# Exercise:
Copy the following data exactly and drop the pictures.

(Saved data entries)
..............................
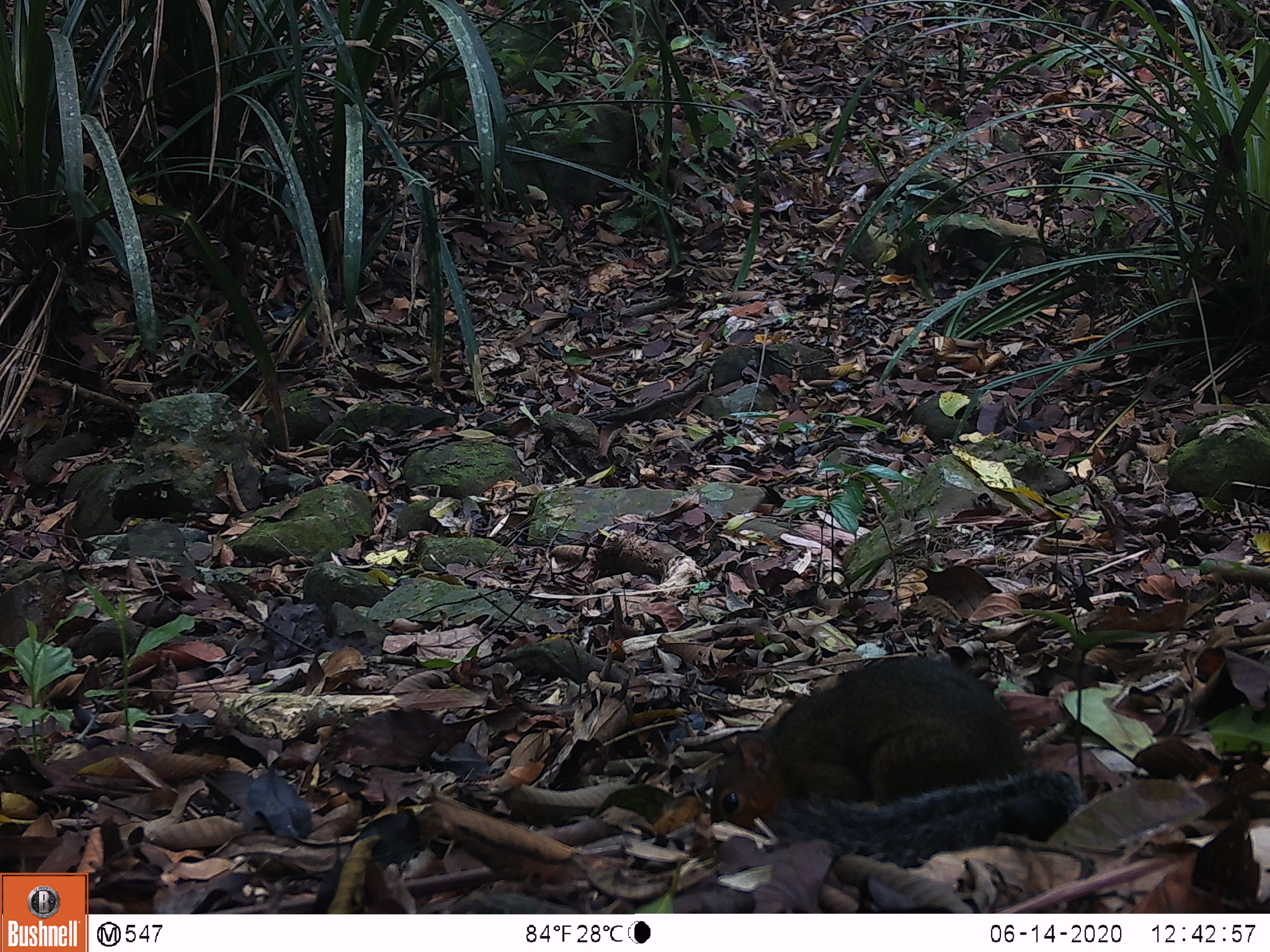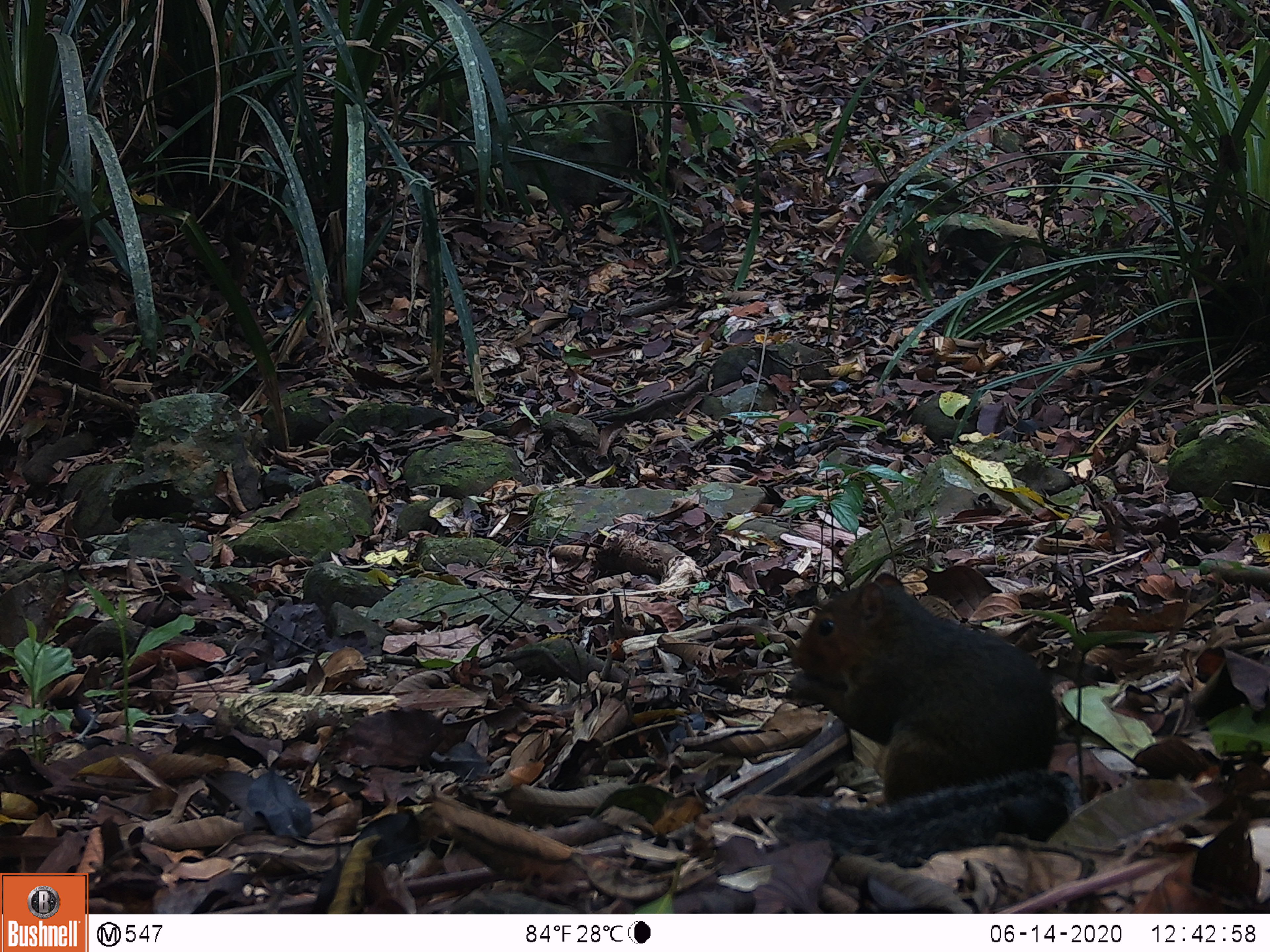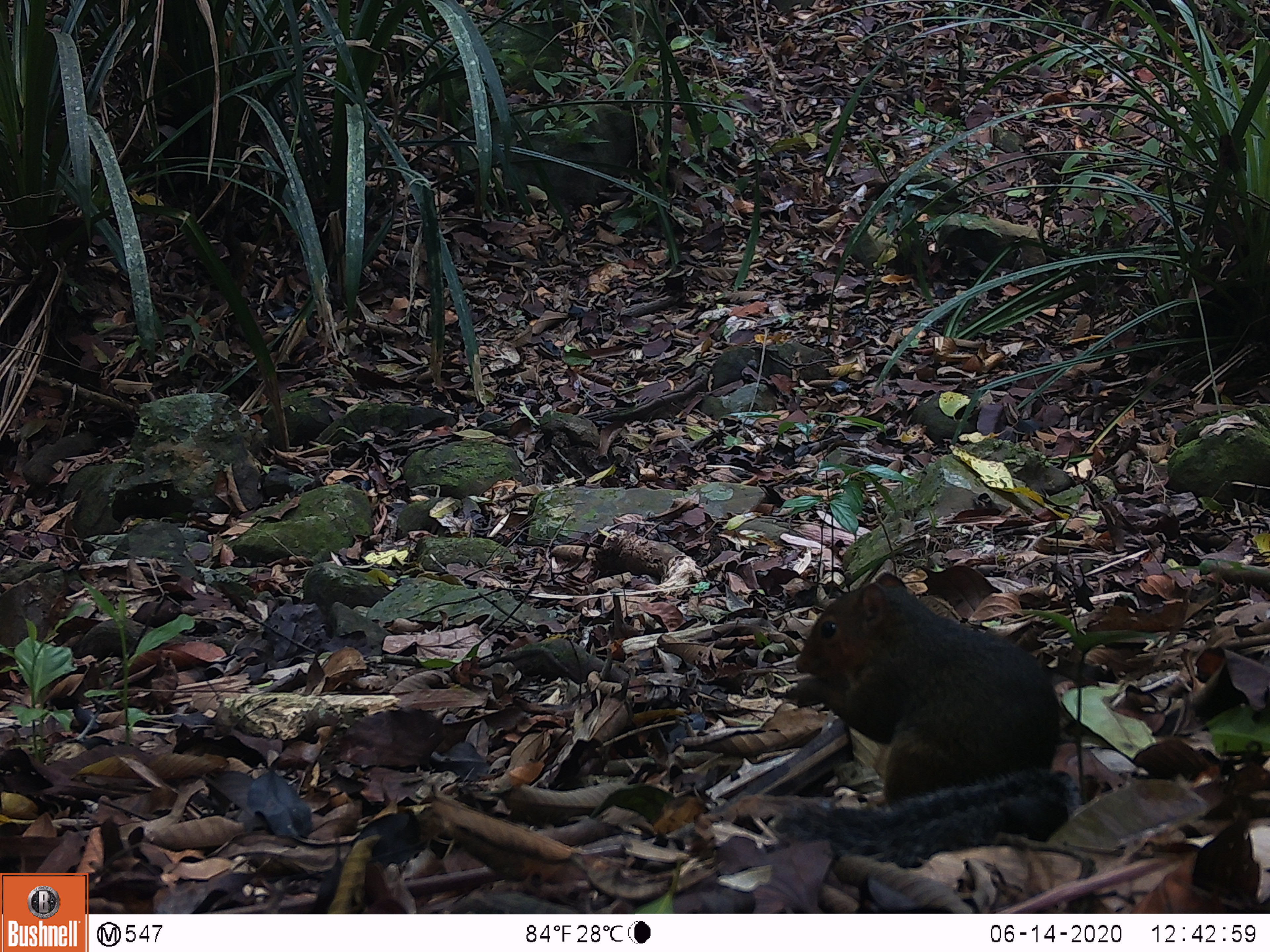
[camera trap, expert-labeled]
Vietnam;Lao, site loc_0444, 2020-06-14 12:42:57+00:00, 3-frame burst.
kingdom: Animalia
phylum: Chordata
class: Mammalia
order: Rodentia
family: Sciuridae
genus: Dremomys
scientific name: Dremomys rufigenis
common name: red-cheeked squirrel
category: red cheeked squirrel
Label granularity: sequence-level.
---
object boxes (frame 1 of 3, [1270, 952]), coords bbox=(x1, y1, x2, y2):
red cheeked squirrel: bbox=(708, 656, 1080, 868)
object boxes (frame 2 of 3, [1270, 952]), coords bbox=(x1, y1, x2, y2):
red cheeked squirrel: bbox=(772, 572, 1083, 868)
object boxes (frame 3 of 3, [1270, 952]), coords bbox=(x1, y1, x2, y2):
..............................
# Problem solution:
[camera trap, expert-labeled]
Vietnam;Lao, site loc_0444, 2020-06-14 12:42:57+00:00, 3-frame burst.
kingdom: Animalia
phylum: Chordata
class: Mammalia
order: Rodentia
family: Sciuridae
genus: Dremomys
scientific name: Dremomys rufigenis
common name: red-cheeked squirrel
category: red cheeked squirrel
Label granularity: sequence-level.
---
object boxes (frame 1 of 3, [1270, 952]), coords bbox=(x1, y1, x2, y2):
red cheeked squirrel: bbox=(708, 656, 1080, 868)
object boxes (frame 2 of 3, [1270, 952]), coords bbox=(x1, y1, x2, y2):
red cheeked squirrel: bbox=(772, 572, 1083, 868)
object boxes (frame 3 of 3, [1270, 952]), coords bbox=(x1, y1, x2, y2):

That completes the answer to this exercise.